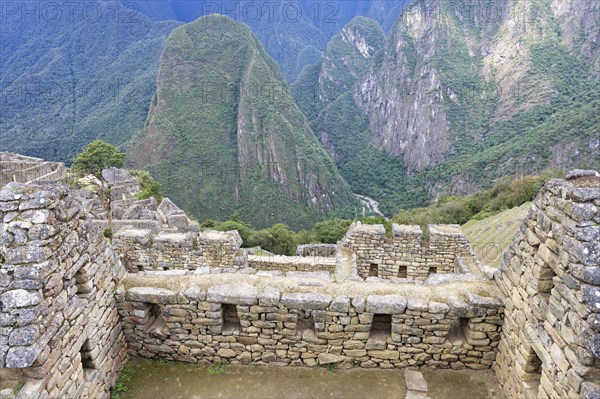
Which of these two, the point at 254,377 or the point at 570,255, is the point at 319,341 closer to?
the point at 254,377

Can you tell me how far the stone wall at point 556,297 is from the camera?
3.41 meters

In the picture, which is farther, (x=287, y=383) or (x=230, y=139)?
(x=230, y=139)

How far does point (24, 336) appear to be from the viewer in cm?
367

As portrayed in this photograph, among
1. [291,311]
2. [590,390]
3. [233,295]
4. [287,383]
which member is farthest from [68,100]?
[590,390]

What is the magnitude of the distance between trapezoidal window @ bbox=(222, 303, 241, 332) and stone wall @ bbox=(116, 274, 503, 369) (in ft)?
0.05

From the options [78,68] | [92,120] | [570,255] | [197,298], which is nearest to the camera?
[570,255]

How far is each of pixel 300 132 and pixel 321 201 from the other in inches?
1366

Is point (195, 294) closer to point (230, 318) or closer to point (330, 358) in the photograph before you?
point (230, 318)

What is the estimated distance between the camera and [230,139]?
425 ft

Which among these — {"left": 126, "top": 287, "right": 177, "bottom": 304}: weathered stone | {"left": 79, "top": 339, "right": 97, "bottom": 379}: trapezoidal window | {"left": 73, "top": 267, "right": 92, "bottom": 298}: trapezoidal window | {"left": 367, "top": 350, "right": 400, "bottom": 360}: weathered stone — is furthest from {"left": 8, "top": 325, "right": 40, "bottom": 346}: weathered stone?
{"left": 367, "top": 350, "right": 400, "bottom": 360}: weathered stone

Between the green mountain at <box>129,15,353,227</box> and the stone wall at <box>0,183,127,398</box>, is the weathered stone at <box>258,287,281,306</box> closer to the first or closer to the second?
the stone wall at <box>0,183,127,398</box>

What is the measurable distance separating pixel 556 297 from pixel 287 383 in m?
3.47

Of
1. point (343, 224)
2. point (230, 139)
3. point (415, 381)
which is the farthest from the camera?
point (230, 139)

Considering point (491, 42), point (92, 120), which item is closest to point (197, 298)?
point (92, 120)
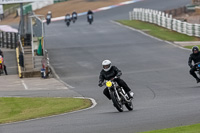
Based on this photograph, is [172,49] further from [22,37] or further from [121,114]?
[121,114]

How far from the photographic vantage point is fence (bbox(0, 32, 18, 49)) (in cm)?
5175

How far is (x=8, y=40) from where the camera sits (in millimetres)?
52781

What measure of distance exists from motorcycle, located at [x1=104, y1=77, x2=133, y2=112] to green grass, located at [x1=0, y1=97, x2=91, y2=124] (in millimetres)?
2393

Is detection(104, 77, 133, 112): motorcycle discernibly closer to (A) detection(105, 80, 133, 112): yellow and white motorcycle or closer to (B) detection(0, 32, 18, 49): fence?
(A) detection(105, 80, 133, 112): yellow and white motorcycle

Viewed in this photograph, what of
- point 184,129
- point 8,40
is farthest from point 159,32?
point 184,129

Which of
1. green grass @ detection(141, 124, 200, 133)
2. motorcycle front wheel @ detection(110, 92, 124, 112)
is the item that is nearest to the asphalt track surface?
motorcycle front wheel @ detection(110, 92, 124, 112)

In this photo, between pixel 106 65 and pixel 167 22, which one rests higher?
pixel 106 65

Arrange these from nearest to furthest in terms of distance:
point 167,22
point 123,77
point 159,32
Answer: point 123,77, point 159,32, point 167,22

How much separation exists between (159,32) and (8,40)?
13705 mm

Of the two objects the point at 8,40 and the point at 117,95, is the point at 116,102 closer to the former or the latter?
the point at 117,95

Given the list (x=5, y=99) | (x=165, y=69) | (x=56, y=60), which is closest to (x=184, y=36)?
(x=56, y=60)

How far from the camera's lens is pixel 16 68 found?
39938mm

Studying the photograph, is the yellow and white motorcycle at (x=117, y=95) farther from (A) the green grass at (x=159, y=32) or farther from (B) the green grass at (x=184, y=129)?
(A) the green grass at (x=159, y=32)

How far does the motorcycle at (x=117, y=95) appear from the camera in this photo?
15.8 m
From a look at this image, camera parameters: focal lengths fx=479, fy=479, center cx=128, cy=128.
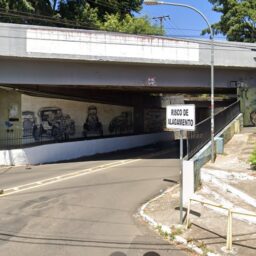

________________________

Copy the lines of the data from the one containing "Studying the photograph, is" through the end of the data, keeping every character unchanged. Leave the pictures out of your answer.

(Worked answer):
Studying the photograph, is the yellow and white motorcycle at (x=117, y=95) farther from (A) the green grass at (x=159, y=32) or farther from (B) the green grass at (x=184, y=129)?
(A) the green grass at (x=159, y=32)

How far does the motorcycle at (x=117, y=95) appear from the camera in this photo?
15.8 m
From a look at this image, camera parameters: focal lengths fx=479, fy=479, center cx=128, cy=128.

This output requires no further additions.